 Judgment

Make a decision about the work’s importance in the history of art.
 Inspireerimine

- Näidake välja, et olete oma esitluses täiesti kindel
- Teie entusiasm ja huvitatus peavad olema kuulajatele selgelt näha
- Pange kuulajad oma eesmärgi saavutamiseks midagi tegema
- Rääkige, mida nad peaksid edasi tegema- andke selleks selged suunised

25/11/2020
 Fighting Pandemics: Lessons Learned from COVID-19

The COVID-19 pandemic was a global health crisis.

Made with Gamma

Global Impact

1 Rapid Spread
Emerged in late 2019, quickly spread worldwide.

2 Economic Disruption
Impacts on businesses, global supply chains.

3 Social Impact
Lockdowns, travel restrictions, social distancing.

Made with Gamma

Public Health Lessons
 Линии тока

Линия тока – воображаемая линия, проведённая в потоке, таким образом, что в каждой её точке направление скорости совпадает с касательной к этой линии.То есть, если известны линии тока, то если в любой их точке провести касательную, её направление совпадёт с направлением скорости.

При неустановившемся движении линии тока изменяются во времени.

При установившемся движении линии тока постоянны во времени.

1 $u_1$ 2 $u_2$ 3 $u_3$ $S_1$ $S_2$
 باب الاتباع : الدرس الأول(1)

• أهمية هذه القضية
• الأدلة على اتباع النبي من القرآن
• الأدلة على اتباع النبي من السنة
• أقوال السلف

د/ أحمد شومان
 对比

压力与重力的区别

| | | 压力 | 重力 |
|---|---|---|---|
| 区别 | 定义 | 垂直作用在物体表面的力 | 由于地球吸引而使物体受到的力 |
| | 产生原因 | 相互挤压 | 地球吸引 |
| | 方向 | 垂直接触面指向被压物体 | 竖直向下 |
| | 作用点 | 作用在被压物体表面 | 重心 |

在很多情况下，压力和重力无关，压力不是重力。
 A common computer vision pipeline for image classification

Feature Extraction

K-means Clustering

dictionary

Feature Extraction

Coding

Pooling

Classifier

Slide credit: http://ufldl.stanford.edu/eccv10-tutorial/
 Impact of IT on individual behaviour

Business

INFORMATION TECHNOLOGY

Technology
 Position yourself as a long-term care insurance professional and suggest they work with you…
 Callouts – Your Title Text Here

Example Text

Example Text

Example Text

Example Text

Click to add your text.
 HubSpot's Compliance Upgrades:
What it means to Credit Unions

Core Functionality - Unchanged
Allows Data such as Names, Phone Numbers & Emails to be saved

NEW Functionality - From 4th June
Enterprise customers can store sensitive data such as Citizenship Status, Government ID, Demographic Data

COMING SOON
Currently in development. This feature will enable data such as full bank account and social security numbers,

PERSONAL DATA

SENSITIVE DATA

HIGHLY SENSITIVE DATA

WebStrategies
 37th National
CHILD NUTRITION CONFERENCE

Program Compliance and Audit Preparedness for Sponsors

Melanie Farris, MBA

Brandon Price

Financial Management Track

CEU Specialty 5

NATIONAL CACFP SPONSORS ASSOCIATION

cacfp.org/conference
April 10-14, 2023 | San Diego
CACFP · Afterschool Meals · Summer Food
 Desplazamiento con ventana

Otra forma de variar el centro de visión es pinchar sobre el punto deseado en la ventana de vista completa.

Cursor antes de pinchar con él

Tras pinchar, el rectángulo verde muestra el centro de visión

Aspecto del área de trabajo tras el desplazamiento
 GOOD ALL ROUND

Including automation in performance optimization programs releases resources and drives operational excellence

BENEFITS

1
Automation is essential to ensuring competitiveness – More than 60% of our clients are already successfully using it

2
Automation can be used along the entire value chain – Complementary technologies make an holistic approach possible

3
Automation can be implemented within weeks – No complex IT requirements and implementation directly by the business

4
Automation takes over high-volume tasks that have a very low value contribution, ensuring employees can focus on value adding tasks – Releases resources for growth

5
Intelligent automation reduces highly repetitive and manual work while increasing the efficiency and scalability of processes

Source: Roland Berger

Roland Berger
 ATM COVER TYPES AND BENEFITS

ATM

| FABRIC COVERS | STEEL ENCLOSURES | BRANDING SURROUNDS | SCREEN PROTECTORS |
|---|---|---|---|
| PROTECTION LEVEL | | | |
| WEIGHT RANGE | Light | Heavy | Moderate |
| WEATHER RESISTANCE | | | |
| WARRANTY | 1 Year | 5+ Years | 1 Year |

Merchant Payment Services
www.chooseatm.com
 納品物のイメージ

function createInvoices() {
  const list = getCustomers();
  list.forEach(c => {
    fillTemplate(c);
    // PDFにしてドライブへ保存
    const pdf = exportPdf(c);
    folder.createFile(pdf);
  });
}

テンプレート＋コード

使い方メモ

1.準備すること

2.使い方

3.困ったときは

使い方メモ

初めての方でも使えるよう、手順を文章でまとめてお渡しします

_What the task asks:_ Restate the whole listing exactly.

_Response area:_
 Judgment

Make a decision about the work’s importance in the history of art.
 Inspireerimine

- Näidake välja, et olete oma esitluses täiesti kindel
- Teie entusiasm ja huvitatus peavad olema kuulajatele selgelt näha
- Pange kuulajad oma eesmärgi saavutamiseks midagi tegema
- Rääkige, mida nad peaksid edasi tegema- andke selleks selged suunised

25/11/2020
 Fighting Pandemics: Lessons Learned from COVID-19

The COVID-19 pandemic was a global health crisis.

Made with Gamma

Global Impact

1 Rapid Spread
Emerged in late 2019, quickly spread worldwide.

2 Economic Disruption
Impacts on businesses, global supply chains.

3 Social Impact
Lockdowns, travel restrictions, social distancing.

Made with Gamma

Public Health Lessons
 Линии тока

Линия тока – воображаемая линия, проведённая в потоке, таким образом, что в каждой её точке направление скорости совпадает с касательной к этой линии.То есть, если известны линии тока, то если в любой их точке провести касательную, её направление совпадёт с направлением скорости.

При неустановившемся движении линии тока изменяются во времени.

При установившемся движении линии тока постоянны во времени.

1 $u_1$ 2 $u_2$ 3 $u_3$ $S_1$ $S_2$
 باب الاتباع : الدرس الأول(1)

• أهمية هذه القضية
• الأدلة على اتباع النبي من القرآن
• الأدلة على اتباع النبي من السنة
• أقوال السلف

د/ أحمد شومان
 对比

压力与重力的区别

| | | 压力 | 重力 |
|---|---|---|---|
| 区别 | 定义 | 垂直作用在物体表面的力 | 由于地球吸引而使物体受到的力 |
| | 产生原因 | 相互挤压 | 地球吸引 |
| | 方向 | 垂直接触面指向被压物体 | 竖直向下 |
| | 作用点 | 作用在被压物体表面 | 重心 |

在很多情况下，压力和重力无关，压力不是重力。
 A common computer vision pipeline for image classification

Feature Extraction

K-means Clustering

dictionary

Feature Extraction

Coding

Pooling

Classifier

Slide credit: http://ufldl.stanford.edu/eccv10-tutorial/
 Impact of IT on individual behaviour

Business

INFORMATION TECHNOLOGY

Technology
 Position yourself as a long-term care insurance professional and suggest they work with you…
 Callouts – Your Title Text Here

Example Text

Example Text

Example Text

Example Text

Click to add your text.
 HubSpot's Compliance Upgrades:
What it means to Credit Unions

Core Functionality - Unchanged
Allows Data such as Names, Phone Numbers & Emails to be saved

NEW Functionality - From 4th June
Enterprise customers can store sensitive data such as Citizenship Status, Government ID, Demographic Data

COMING SOON
Currently in development. This feature will enable data such as full bank account and social security numbers,

PERSONAL DATA

SENSITIVE DATA

HIGHLY SENSITIVE DATA

WebStrategies
 37th National
CHILD NUTRITION CONFERENCE

Program Compliance and Audit Preparedness for Sponsors

Melanie Farris, MBA

Brandon Price

Financial Management Track

CEU Specialty 5

NATIONAL CACFP SPONSORS ASSOCIATION

cacfp.org/conference
April 10-14, 2023 | San Diego
CACFP · Afterschool Meals · Summer Food
 Desplazamiento con ventana

Otra forma de variar el centro de visión es pinchar sobre el punto deseado en la ventana de vista completa.

Cursor antes de pinchar con él

Tras pinchar, el rectángulo verde muestra el centro de visión

Aspecto del área de trabajo tras el desplazamiento
 GOOD ALL ROUND

Including automation in performance optimization programs releases resources and drives operational excellence

BENEFITS

1
Automation is essential to ensuring competitiveness – More than 60% of our clients are already successfully using it

2
Automation can be used along the entire value chain – Complementary technologies make an holistic approach possible

3
Automation can be implemented within weeks – No complex IT requirements and implementation directly by the business

4
Automation takes over high-volume tasks that have a very low value contribution, ensuring employees can focus on value adding tasks – Releases resources for growth

5
Intelligent automation reduces highly repetitive and manual work while increasing the efficiency and scalability of processes

Source: Roland Berger

Roland Berger
 ATM COVER TYPES AND BENEFITS

ATM

| FABRIC COVERS | STEEL ENCLOSURES | BRANDING SURROUNDS | SCREEN PROTECTORS |
|---|---|---|---|
| PROTECTION LEVEL | | | |
| WEIGHT RANGE | Light | Heavy | Moderate |
| WEATHER RESISTANCE | | | |
| WARRANTY | 1 Year | 5+ Years | 1 Year |

Merchant Payment Services
www.chooseatm.com
 納品物のイメージ

function createInvoices() {
  const list = getCustomers();
  list.forEach(c => {
    fillTemplate(c);
    // PDFにしてドライブへ保存
    const pdf = exportPdf(c);
    folder.createFile(pdf);
  });
}

テンプレート＋コード

使い方メモ

1.準備すること

2.使い方

3.困ったときは

使い方メモ

初めての方でも使えるよう、手順を文章でまとめてお渡しします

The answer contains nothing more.